WWE.com has a great article up that takes in in depth look at ROH & the impact it’s had on the WWE. You can read an excerpt below.
In fall 2005, 600 fans packed into a small rec center in Suffolk County just three miles north of the Long Island Expressway to watch a wrestling show presented by a company called Ring of Honor. In one of the night’s main events, a fearless 5-foot-8 grappler defeated a hard-nosed southerner for the ROH World Championship after more than 30 minutes of grueling action. Those two men? Daniel Bryan and Jamie Noble. Today, they are two of the most integral individuals in WWE. Bryan is one of the company’s biggest stars and Noble has become a key producer and locker room mentor.
For a company that most recognize from the climactic scene in the Oscar-nominated “The Wrestler,” Ring of Honor has developed a hardcore fanbase by cultivating a unique mat style and an impressive rolodex of in-ring talent. Bryan and Noble aren’t the only two competitors to come from the scrappy Pennsylvania-based organization. Since the ROH’s inception in 2002, several of its stars have found their way to the WWE roster.
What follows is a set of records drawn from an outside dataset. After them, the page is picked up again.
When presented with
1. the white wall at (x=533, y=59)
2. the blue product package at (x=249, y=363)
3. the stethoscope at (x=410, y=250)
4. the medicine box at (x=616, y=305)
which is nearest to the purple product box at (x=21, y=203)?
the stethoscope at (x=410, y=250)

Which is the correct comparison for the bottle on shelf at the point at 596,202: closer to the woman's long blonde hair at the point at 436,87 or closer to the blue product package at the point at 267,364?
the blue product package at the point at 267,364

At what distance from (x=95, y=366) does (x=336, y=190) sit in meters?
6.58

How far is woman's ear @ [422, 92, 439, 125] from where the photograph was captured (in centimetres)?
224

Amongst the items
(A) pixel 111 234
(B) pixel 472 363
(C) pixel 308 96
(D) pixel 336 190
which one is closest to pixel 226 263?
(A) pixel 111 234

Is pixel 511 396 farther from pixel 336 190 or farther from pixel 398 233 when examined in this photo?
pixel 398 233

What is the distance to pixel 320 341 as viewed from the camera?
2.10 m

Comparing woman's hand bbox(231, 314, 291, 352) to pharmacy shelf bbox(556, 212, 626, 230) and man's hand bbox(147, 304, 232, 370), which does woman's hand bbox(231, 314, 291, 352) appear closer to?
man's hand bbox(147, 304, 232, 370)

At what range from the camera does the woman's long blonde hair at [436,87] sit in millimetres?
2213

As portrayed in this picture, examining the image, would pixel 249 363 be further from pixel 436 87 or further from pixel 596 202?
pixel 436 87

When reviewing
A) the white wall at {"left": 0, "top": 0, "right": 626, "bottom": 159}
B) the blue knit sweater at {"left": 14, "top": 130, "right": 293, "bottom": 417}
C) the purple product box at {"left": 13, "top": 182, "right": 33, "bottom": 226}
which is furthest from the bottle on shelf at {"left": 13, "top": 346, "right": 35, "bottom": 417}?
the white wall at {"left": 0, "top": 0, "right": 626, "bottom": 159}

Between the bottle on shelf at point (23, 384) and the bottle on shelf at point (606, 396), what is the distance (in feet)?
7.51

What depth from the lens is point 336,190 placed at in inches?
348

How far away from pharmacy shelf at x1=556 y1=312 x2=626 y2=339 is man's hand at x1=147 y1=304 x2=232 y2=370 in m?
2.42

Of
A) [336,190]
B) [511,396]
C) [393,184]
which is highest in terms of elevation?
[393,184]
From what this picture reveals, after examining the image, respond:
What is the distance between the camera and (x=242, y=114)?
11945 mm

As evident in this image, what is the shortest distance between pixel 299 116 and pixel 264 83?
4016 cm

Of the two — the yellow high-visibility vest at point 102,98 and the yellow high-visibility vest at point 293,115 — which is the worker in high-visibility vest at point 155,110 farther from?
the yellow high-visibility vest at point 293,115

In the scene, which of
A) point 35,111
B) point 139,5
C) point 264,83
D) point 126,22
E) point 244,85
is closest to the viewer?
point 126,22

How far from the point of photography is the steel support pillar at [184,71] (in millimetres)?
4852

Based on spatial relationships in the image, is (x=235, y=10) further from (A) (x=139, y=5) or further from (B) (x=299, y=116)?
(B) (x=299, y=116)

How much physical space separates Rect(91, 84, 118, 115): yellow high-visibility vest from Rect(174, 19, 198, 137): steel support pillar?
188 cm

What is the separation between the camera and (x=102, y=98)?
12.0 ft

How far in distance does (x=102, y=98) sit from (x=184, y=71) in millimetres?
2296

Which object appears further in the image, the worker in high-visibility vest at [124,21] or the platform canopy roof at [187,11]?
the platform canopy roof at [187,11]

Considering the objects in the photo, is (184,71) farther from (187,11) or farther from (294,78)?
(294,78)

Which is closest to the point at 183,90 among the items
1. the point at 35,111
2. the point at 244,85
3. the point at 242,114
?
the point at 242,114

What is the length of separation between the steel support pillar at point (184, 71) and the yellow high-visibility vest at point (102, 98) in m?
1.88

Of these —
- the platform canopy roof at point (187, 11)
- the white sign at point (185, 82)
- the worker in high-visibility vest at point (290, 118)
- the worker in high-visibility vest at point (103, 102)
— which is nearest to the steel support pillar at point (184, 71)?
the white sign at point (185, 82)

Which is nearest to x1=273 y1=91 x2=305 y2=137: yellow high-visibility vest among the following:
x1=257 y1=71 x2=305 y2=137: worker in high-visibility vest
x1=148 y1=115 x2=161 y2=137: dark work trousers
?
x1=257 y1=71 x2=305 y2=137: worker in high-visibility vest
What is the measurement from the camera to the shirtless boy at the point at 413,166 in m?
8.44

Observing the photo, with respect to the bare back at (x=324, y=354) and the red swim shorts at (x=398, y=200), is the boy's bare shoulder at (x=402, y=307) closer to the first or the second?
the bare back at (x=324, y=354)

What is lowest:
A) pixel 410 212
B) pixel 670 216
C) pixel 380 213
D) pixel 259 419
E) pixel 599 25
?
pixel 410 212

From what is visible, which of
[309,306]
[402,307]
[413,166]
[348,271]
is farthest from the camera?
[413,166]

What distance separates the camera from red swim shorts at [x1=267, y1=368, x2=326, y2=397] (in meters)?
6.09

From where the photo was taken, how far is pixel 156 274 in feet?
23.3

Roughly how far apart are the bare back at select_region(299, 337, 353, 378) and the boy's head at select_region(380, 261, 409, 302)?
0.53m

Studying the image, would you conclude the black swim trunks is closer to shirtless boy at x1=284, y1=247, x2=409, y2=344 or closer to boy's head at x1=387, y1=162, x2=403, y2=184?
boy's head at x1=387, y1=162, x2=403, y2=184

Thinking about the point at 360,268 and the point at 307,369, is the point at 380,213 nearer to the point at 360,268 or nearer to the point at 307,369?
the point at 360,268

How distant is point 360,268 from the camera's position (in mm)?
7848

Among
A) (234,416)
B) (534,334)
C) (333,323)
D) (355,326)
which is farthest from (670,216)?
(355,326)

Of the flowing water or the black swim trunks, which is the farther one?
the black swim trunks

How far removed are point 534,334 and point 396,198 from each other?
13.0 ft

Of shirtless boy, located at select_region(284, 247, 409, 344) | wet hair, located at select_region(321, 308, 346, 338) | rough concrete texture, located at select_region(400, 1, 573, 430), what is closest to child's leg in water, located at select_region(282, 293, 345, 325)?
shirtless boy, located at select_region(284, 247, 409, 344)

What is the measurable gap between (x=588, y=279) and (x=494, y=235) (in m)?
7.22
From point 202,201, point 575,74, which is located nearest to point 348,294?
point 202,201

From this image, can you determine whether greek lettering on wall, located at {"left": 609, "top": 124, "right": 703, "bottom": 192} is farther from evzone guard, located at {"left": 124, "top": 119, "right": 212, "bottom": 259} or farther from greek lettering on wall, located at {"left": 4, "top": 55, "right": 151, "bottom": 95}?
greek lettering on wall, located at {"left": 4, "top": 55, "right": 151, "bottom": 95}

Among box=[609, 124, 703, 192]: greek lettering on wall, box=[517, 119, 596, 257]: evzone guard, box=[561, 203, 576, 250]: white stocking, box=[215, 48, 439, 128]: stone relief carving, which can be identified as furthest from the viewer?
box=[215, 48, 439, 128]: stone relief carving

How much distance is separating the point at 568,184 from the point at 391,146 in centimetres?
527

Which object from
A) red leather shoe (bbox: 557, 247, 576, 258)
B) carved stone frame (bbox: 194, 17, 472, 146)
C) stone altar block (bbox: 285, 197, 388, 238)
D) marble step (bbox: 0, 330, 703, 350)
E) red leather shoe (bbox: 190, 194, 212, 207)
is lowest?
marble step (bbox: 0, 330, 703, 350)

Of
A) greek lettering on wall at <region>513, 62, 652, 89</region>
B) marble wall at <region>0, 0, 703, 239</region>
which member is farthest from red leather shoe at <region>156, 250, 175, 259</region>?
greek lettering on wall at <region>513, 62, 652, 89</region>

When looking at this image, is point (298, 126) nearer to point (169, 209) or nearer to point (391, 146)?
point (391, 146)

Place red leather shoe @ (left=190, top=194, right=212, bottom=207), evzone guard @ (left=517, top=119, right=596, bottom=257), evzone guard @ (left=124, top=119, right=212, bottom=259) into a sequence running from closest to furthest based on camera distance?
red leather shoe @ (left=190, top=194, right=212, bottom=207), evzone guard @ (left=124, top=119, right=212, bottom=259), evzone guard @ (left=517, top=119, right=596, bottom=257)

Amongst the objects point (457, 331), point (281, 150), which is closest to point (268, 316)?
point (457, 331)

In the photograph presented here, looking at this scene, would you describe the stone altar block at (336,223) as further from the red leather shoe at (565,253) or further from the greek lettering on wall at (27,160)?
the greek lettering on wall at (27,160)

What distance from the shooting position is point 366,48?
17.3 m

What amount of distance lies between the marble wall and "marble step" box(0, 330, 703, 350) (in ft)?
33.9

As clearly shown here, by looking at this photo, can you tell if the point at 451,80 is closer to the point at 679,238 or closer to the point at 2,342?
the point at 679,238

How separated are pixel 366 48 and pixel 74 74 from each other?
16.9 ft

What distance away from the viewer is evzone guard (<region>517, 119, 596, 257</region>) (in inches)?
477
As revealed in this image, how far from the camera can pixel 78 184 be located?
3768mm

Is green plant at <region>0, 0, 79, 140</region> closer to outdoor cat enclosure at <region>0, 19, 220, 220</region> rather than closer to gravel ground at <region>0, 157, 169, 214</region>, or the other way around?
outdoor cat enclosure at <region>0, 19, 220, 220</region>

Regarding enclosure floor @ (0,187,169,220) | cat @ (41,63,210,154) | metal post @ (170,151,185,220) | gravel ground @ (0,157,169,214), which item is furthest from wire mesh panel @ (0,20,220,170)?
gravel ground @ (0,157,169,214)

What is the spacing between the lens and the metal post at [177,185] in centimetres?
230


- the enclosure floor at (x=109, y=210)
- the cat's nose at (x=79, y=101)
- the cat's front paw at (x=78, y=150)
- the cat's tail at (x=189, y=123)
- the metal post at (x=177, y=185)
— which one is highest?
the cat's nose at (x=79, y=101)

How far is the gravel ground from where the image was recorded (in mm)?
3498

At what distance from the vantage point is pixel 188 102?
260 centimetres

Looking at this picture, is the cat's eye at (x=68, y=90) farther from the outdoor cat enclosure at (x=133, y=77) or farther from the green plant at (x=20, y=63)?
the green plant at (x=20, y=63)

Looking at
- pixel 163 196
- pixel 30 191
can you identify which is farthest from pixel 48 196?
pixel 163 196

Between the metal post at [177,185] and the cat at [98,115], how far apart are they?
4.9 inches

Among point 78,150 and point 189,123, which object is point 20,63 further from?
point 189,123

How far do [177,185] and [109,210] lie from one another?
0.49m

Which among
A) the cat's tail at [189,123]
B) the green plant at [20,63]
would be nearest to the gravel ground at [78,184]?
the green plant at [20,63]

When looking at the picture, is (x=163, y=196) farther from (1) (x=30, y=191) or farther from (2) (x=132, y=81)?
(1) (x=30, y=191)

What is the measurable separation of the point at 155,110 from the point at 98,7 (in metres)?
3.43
Most have won major championship gold, and others are waiting in the wings down in Florida at NXT. Even one of NXT’s top trainers, Sara Amato, was a major star in Ring of Honor.
Over the past 10 years, as more and more Ring of Honor alumni have found their way to the broad spotlight of Raw and SmackDown, there has been a noticeable shift in the wrestling style and type of stars that have risen to the top of WWE. But how did one company that never even aired on basic cable change sports-entertainment? We spoke with many of the men responsible to find out.
The Players:
WWE.COM: How did Ring of Honor start?
GABE SAPOLSKY: I was with a video company at the time that was part of ECW. When ECW went out of business, it left a void for that video company. Basically, we decided we could fill that void ourselves by starting our own promotion. I was very fortunate to have been a protégé of Paul Heyman’s in ECW, so I learned a lot from him. Paul was extremely unselfish at being a mentor and he still is to this day. His lessons were about presenting wrestlers, showcasing their strengths, hiding their weakness, telling a story and the best way to involve the fans in your product and earn their loyalty to your brand. And I was able to take that knowledge and use that to start Ring of Honor.
SETH ROLLINS: When Ring of Honor first started, I was a teenager. The Internet had just kind of blown up as far as online videos and stuff like that. They were my first exposure to indie wrestling and I fell in love with the athleticism. There were guys like Daniel Bryan, Low Ki, AJ Styles, The Amazing Red, these were guys who were doing stuff I had never seen anywhere in professional wrestling. It was blowing my mind.